* **Stated exercise**: Copy out every one of the entries below word for word, keeping each line and its breaks unchanged.

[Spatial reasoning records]
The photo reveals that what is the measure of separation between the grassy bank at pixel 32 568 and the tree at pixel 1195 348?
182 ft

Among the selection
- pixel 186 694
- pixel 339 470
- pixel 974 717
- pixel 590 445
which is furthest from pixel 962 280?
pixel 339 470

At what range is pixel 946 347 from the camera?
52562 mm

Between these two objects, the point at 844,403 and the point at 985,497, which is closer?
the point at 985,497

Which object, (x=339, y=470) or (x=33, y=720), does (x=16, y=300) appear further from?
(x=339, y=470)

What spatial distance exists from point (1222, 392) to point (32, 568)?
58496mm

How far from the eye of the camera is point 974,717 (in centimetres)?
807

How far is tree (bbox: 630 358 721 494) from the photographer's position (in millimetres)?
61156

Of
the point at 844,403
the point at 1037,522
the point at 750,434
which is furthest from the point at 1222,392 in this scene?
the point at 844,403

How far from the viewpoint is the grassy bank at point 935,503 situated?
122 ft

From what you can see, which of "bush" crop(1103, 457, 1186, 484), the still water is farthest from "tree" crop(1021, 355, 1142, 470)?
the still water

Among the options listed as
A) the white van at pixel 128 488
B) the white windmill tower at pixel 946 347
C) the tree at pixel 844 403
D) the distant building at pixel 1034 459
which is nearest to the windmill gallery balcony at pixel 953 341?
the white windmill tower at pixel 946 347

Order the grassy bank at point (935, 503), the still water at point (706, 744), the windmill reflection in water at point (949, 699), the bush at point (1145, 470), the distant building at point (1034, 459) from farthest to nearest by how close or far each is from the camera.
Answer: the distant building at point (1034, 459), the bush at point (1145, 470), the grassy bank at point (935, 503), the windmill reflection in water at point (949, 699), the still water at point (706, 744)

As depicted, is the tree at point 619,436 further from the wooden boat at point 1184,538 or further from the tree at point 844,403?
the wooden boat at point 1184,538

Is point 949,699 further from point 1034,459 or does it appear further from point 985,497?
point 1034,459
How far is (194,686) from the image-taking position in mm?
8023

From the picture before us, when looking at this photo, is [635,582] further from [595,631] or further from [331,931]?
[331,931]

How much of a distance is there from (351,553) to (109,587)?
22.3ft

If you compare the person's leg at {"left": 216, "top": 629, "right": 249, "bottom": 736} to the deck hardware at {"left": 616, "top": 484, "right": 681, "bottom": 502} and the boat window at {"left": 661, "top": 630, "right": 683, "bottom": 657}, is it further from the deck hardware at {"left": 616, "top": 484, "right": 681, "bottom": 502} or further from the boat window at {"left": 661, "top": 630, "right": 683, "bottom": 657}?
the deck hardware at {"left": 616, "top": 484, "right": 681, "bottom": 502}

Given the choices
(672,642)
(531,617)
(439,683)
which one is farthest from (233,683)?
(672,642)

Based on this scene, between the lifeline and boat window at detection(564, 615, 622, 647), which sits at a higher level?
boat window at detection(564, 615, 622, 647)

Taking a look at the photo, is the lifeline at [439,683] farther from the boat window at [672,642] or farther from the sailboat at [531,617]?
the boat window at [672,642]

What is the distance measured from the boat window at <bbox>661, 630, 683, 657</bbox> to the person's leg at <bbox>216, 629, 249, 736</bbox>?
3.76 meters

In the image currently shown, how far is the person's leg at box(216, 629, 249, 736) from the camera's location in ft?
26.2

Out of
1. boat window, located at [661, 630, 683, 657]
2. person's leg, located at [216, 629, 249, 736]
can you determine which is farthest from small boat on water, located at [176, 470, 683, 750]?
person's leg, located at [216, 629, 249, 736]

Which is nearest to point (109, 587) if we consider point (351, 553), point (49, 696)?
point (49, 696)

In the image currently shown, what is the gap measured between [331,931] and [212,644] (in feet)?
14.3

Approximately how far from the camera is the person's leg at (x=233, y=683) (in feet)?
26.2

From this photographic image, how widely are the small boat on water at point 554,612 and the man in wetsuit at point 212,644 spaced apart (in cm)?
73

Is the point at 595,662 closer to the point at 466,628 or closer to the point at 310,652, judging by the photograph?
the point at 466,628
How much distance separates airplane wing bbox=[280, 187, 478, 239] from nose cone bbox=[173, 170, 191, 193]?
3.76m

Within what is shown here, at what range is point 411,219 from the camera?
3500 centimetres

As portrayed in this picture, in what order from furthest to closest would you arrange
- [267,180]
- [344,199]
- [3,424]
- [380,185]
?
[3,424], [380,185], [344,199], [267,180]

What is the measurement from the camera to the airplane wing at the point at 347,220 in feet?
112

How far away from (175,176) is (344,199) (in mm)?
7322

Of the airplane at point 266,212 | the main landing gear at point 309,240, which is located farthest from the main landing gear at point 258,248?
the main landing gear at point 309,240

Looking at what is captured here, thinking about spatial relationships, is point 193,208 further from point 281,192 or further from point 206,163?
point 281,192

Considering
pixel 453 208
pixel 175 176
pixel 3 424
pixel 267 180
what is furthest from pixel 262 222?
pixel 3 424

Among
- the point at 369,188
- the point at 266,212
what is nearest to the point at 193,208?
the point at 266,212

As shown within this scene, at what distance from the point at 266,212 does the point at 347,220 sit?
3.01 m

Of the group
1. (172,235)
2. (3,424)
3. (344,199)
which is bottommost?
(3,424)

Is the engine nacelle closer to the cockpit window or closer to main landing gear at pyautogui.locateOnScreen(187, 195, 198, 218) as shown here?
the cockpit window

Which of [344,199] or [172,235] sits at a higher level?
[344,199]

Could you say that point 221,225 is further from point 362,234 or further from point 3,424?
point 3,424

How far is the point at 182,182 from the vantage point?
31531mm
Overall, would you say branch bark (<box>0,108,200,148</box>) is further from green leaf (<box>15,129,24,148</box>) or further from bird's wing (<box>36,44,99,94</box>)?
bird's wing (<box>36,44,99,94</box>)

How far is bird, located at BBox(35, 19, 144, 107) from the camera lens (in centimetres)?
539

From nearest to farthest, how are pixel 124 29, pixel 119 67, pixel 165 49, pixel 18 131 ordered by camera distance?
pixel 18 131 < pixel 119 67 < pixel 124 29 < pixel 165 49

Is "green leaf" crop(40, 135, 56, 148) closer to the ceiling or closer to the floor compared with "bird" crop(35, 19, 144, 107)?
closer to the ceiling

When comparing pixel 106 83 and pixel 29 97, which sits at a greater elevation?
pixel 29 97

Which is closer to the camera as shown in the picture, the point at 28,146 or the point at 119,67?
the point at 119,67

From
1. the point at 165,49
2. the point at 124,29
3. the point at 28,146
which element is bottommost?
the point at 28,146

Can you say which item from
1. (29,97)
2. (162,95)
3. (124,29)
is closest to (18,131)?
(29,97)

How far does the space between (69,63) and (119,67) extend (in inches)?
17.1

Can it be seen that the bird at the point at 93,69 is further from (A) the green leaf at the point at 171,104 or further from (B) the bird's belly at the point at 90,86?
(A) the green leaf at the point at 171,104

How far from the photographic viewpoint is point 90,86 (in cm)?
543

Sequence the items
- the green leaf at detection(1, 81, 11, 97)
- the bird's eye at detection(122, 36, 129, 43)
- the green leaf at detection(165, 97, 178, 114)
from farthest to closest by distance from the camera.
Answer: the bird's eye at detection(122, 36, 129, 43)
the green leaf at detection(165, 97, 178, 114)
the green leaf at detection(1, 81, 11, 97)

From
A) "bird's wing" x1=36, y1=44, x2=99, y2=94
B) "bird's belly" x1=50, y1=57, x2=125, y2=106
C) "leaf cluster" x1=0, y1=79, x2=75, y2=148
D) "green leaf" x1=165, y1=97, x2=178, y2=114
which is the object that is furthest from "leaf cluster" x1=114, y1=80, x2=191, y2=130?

* **Exercise answer**:
The photo reveals that what is the measure of separation between the grassy bank at pixel 32 568 and the tree at pixel 1195 348?
182 ft

Among the selection
- pixel 186 694
- pixel 339 470
- pixel 974 717
- pixel 590 445
which is furthest from pixel 962 280?
pixel 339 470

At what range is pixel 946 347 from the camera?
52562 mm

Between these two objects, the point at 844,403 and the point at 985,497, which is closer?
the point at 985,497

Which object, (x=339, y=470) or (x=33, y=720), does (x=16, y=300) appear further from?
(x=339, y=470)

What spatial distance exists from point (1222, 392) to point (32, 568)?
58496mm

How far from the eye of the camera is point 974,717 (in centimetres)?
807

How far is tree (bbox: 630 358 721 494) from the photographer's position (in millimetres)?
61156

Of
the point at 844,403
the point at 1037,522
the point at 750,434
which is furthest from the point at 1222,392 in this scene?
the point at 844,403

How far from the viewpoint is the grassy bank at point 935,503 situated?
122 ft

From what you can see, which of "bush" crop(1103, 457, 1186, 484), the still water is farthest from "tree" crop(1021, 355, 1142, 470)?
the still water

Among the options listed as
A) the white van at pixel 128 488
B) the white windmill tower at pixel 946 347
C) the tree at pixel 844 403
D) the distant building at pixel 1034 459
which is nearest to the windmill gallery balcony at pixel 953 341?
the white windmill tower at pixel 946 347

Order the grassy bank at point (935, 503), the still water at point (706, 744), the windmill reflection in water at point (949, 699), the bush at point (1145, 470), the distant building at point (1034, 459) from farthest to nearest by how close or far each is from the camera.
Answer: the distant building at point (1034, 459), the bush at point (1145, 470), the grassy bank at point (935, 503), the windmill reflection in water at point (949, 699), the still water at point (706, 744)

As depicted, is the tree at point 619,436 further from the wooden boat at point 1184,538 or further from the tree at point 844,403?
the wooden boat at point 1184,538

Is point 949,699 further from point 1034,459 or does it appear further from point 985,497?
point 1034,459
How far is (194,686) from the image-taking position in mm?
8023

From the picture before us, when looking at this photo, is [635,582] further from [595,631] or further from [331,931]?
[331,931]

How much of a distance is there from (351,553) to (109,587)?
22.3ft

If you compare the person's leg at {"left": 216, "top": 629, "right": 249, "bottom": 736} to the deck hardware at {"left": 616, "top": 484, "right": 681, "bottom": 502} and the boat window at {"left": 661, "top": 630, "right": 683, "bottom": 657}, is it further from the deck hardware at {"left": 616, "top": 484, "right": 681, "bottom": 502} or further from the boat window at {"left": 661, "top": 630, "right": 683, "bottom": 657}?
the deck hardware at {"left": 616, "top": 484, "right": 681, "bottom": 502}

Given the choices
(672,642)
(531,617)
(439,683)
which one is farthest from (233,683)?
(672,642)

Based on this scene, between the lifeline and boat window at detection(564, 615, 622, 647), which sits at a higher level?
boat window at detection(564, 615, 622, 647)

Taking a look at the photo, is the lifeline at [439,683] farther from the boat window at [672,642] or farther from the sailboat at [531,617]?
the boat window at [672,642]

What is the distance measured from the boat window at <bbox>661, 630, 683, 657</bbox> to the person's leg at <bbox>216, 629, 249, 736</bbox>?
3.76 meters

In the image currently shown, how far is the person's leg at box(216, 629, 249, 736) from the camera's location in ft?
26.2

Out of
1. boat window, located at [661, 630, 683, 657]
2. person's leg, located at [216, 629, 249, 736]
can you determine which is farthest from small boat on water, located at [176, 470, 683, 750]?
person's leg, located at [216, 629, 249, 736]

Which is nearest to point (109, 587) if we consider point (351, 553), point (49, 696)?
point (49, 696)

In the image currently shown, what is the gap measured between [331,931] and [212,644] (in feet)?
14.3

Approximately how far from the camera is the person's leg at (x=233, y=683) (in feet)?
26.2

From this photographic image, how widely are the small boat on water at point 554,612 and the man in wetsuit at point 212,644 spaced apart (in cm)?
73

Is the point at 595,662 closer to the point at 466,628 or closer to the point at 310,652, judging by the photograph?
the point at 466,628
How much distance separates airplane wing bbox=[280, 187, 478, 239] from nose cone bbox=[173, 170, 191, 193]?
3.76m

Within what is shown here, at what range is point 411,219 from the camera?
3500 centimetres

As portrayed in this picture, in what order from furthest to closest would you arrange
- [267,180]
- [344,199]
- [3,424]
- [380,185]
?
[3,424], [380,185], [344,199], [267,180]

What is the measurement from the camera to the airplane wing at the point at 347,220 in feet?
112

How far away from (175,176) is (344,199) (in mm)?
7322

Of the airplane at point 266,212 | the main landing gear at point 309,240, which is located farthest from the main landing gear at point 258,248?
the main landing gear at point 309,240

Looking at what is captured here, thinking about spatial relationships, is point 193,208 further from point 281,192 or further from point 206,163?
point 281,192

Considering
pixel 453 208
pixel 175 176
pixel 3 424
pixel 267 180
what is furthest from pixel 262 222?
pixel 3 424

Among
- the point at 369,188
- the point at 266,212
what is nearest to the point at 193,208?
the point at 266,212

As shown within this scene, at what distance from the point at 266,212 does the point at 347,220 sit?
3.01 m

Of the group
1. (172,235)
2. (3,424)
3. (344,199)
which is bottommost?
(3,424)

Is the engine nacelle closer to the cockpit window or closer to main landing gear at pyautogui.locateOnScreen(187, 195, 198, 218) as shown here?
the cockpit window

Which of [344,199] or [172,235] sits at a higher level?
[344,199]

Could you say that point 221,225 is further from point 362,234 or further from point 3,424?
point 3,424

How far is the point at 182,182 from the vantage point?
31531mm
Overall, would you say branch bark (<box>0,108,200,148</box>) is further from green leaf (<box>15,129,24,148</box>) or further from bird's wing (<box>36,44,99,94</box>)?
bird's wing (<box>36,44,99,94</box>)

How far is bird, located at BBox(35, 19, 144, 107) from the camera lens (in centimetres)?
539

From nearest to farthest, how are pixel 124 29, pixel 119 67, pixel 165 49, pixel 18 131 ordered by camera distance?
pixel 18 131 < pixel 119 67 < pixel 124 29 < pixel 165 49

Is "green leaf" crop(40, 135, 56, 148) closer to the ceiling or closer to the floor compared with "bird" crop(35, 19, 144, 107)?
closer to the ceiling

When comparing pixel 106 83 and pixel 29 97, which sits at a greater elevation?
pixel 29 97

Which is closer to the camera as shown in the picture, the point at 28,146 or the point at 119,67?
the point at 119,67

From
1. the point at 165,49
2. the point at 124,29
3. the point at 28,146
which element is bottommost?
the point at 28,146

Can you say which item from
1. (29,97)
2. (162,95)
3. (124,29)
is closest to (18,131)?
(29,97)

How far does the space between (69,63) and (119,67) extend (in inches)?
17.1

Can it be seen that the bird at the point at 93,69 is further from (A) the green leaf at the point at 171,104 or further from (B) the bird's belly at the point at 90,86?
(A) the green leaf at the point at 171,104

How far from the photographic viewpoint is point 90,86 (in cm)?
543

Sequence the items
- the green leaf at detection(1, 81, 11, 97)
- the bird's eye at detection(122, 36, 129, 43)
- the green leaf at detection(165, 97, 178, 114)
from farthest to closest by distance from the camera.
Answer: the bird's eye at detection(122, 36, 129, 43)
the green leaf at detection(165, 97, 178, 114)
the green leaf at detection(1, 81, 11, 97)

From
A) "bird's wing" x1=36, y1=44, x2=99, y2=94
B) "bird's belly" x1=50, y1=57, x2=125, y2=106
C) "leaf cluster" x1=0, y1=79, x2=75, y2=148
D) "green leaf" x1=165, y1=97, x2=178, y2=114
which is the object that is furthest from "leaf cluster" x1=114, y1=80, x2=191, y2=130?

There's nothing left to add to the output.